## Begin Extracted entries
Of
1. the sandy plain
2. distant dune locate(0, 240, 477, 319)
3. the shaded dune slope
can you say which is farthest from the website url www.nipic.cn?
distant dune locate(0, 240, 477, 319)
## End Extracted entries
▶ Aim of the task
Edit the material so that "sandy plain" is replaced by "gravel plain" everywhere, and leave the rest as it is.

▶ Correct output
Of
1. the gravel plain
2. distant dune locate(0, 240, 477, 319)
3. the shaded dune slope
can you say which is farthest from the website url www.nipic.cn?
distant dune locate(0, 240, 477, 319)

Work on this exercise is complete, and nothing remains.